As nossas perdas não trabalhadas, não choradas não se extinguem. Não evaporam. Apenas se sedimentam, formando várias camadas, umas em cima de outras, que vão causando erosão na nossa identidade e nas nossas relações, com os outros e com o mundo. É isto que vejo do outro lado. Existe uma expectativa e existe a realidade; quando ambas coincidem, maravilhoso, quando ambas se contrariam, é preciso chorar essa contrariedade. É preciso mastigar (não ruminar) as emoções que daí surgem e aceitar esta conclusão, encaixando-a na nossa história, na narrativa da qual somos autores. Às vezes este processo é rápido, outras vezes não. Às vezes é difícil olhar para as emoções com aceitação, é difícil estar com o desconforto que elas provocam. E não faz mal, porque isso também é, em si mesmo, um processo. Outras vezes, é difícil a aceitação. Não queríamos determinado desfecho, não queríamos escrever determinado capítulo. Não faz sentido na visão que pretendíamos construir. E, mais uma vez, está tudo bem. Porque é difícil desvincular de uma ideia, de um projeto, de uma vontade. Por mais lógico e racional que seja esse processo de desvinculação, há qualquer cola invisível que nos une àquela ideia, aquela perspetiva. Mudar de óculos, de lentes, requer um período de habituação, não é verdade?

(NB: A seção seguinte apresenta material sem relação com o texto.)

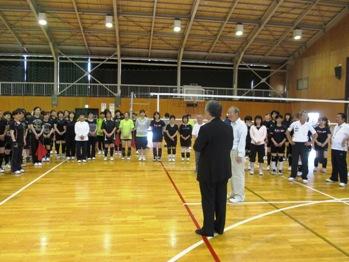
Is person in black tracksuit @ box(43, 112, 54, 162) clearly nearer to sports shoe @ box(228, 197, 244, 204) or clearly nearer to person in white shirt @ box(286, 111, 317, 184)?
sports shoe @ box(228, 197, 244, 204)

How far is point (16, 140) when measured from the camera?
842 centimetres

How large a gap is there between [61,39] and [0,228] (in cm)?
1778

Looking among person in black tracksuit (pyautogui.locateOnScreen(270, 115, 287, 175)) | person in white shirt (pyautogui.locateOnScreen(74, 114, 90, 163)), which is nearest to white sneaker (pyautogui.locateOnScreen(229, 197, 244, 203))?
person in black tracksuit (pyautogui.locateOnScreen(270, 115, 287, 175))

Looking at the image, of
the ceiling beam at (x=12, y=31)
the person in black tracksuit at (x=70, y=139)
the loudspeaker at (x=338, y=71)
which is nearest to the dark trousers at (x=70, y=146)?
the person in black tracksuit at (x=70, y=139)

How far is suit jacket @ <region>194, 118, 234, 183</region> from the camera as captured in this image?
4270 mm

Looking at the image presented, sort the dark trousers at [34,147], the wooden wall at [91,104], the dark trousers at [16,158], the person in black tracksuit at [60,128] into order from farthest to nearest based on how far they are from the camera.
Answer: the wooden wall at [91,104]
the person in black tracksuit at [60,128]
the dark trousers at [34,147]
the dark trousers at [16,158]

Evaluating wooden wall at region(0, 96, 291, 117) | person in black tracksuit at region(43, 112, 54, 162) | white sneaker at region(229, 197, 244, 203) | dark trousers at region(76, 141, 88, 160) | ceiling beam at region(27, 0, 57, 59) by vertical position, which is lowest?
white sneaker at region(229, 197, 244, 203)

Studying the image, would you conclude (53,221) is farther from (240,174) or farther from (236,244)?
(240,174)

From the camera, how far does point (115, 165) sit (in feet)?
34.8

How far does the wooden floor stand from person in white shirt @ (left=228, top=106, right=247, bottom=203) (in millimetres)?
361

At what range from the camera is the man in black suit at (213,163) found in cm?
428

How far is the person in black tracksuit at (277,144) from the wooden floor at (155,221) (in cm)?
93

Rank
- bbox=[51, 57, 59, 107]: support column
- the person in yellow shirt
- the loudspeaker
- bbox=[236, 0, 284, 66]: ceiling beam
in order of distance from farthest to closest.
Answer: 1. bbox=[51, 57, 59, 107]: support column
2. the loudspeaker
3. bbox=[236, 0, 284, 66]: ceiling beam
4. the person in yellow shirt

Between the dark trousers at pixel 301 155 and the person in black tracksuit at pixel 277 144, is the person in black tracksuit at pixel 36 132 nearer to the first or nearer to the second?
the person in black tracksuit at pixel 277 144
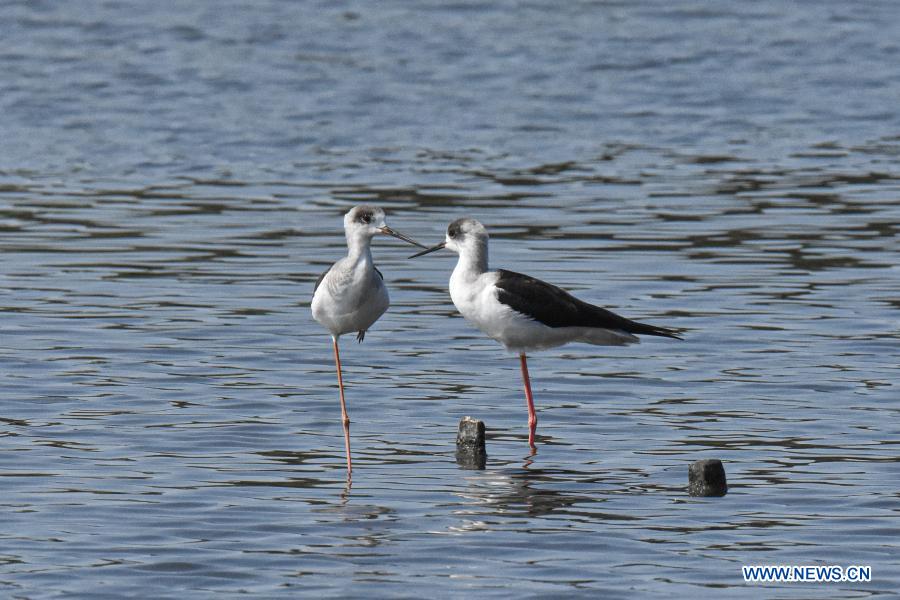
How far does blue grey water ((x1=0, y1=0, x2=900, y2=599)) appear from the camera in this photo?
9906mm

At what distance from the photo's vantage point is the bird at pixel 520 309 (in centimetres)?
1239

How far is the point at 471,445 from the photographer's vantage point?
1167 cm

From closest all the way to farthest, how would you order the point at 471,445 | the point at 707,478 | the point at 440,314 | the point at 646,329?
1. the point at 707,478
2. the point at 471,445
3. the point at 646,329
4. the point at 440,314

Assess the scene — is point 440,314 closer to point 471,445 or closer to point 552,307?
point 552,307

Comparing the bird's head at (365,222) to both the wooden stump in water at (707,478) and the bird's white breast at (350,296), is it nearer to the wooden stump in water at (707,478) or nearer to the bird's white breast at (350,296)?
the bird's white breast at (350,296)

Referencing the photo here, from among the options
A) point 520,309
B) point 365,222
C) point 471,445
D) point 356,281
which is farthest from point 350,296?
point 471,445

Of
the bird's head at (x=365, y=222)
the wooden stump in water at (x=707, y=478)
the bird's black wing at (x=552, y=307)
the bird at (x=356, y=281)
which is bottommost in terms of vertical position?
the wooden stump in water at (x=707, y=478)

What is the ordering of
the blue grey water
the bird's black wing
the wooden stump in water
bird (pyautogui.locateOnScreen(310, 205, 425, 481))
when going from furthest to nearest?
the bird's black wing
bird (pyautogui.locateOnScreen(310, 205, 425, 481))
the wooden stump in water
the blue grey water

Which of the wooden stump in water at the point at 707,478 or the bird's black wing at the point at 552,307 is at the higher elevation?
the bird's black wing at the point at 552,307

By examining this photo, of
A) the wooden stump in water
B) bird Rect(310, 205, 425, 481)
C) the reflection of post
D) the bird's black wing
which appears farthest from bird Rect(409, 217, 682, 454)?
the wooden stump in water

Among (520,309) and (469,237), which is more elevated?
(469,237)

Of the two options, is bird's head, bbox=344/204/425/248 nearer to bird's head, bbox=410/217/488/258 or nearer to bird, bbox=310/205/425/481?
bird, bbox=310/205/425/481

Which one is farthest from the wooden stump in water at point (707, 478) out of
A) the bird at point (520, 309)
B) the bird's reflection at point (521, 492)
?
the bird at point (520, 309)

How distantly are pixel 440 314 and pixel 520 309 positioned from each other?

São estes pensamentos que têm pairado na minha cabeça desde manhã. Sei que ainda não trabalhei esta ideia como gostaria, falta-me sustentação, falta-me limar as arestas. Mas o essencial está cá. A ideia central está lançada no mundo: tenho perdas para chorar. Tenho trabalho para fazer. Tenho de olhar para dentro e desembaciar as lentes, que estão ofuscadas pelo medo de sentir. Sim, medo de sentir. Durante muito tempo, fui refém deste medo. Medo de abraçar as emoções, sejam elas quais forem, com os dois braços abertos, de coração para coração. Medo de não ser capaz de as gerir, de elas me esmagarem em vez de me abraçarem. Medo de me paralisarem e me bloquearem. Nunca fizeram tanto sentido as palavras de Carl Jung: o que resiste, persiste. É preciso deixar fluir, seguir o rumo da corrente e não remar em direção oposta. Essa resistência vai criar mais entropia, vai bloquear o ritmo normal e saudável da vida.
O pontapé de saída está dado. Começar a “partir pedra” e desmontar este muro que construi entre mim e as perdas. Afinal, fazemos parte da mesma matéria, partilhamos o mesmo berço. Eu não sou as minhas perdas, mas elas fazem parte de mim. Da minha história.
E depois deste momento de escrita caótico e catártico, os pensamentos continuam presentes, mas eu apenas os observo e contemplo. Que bela atividade mental que para aqui vai.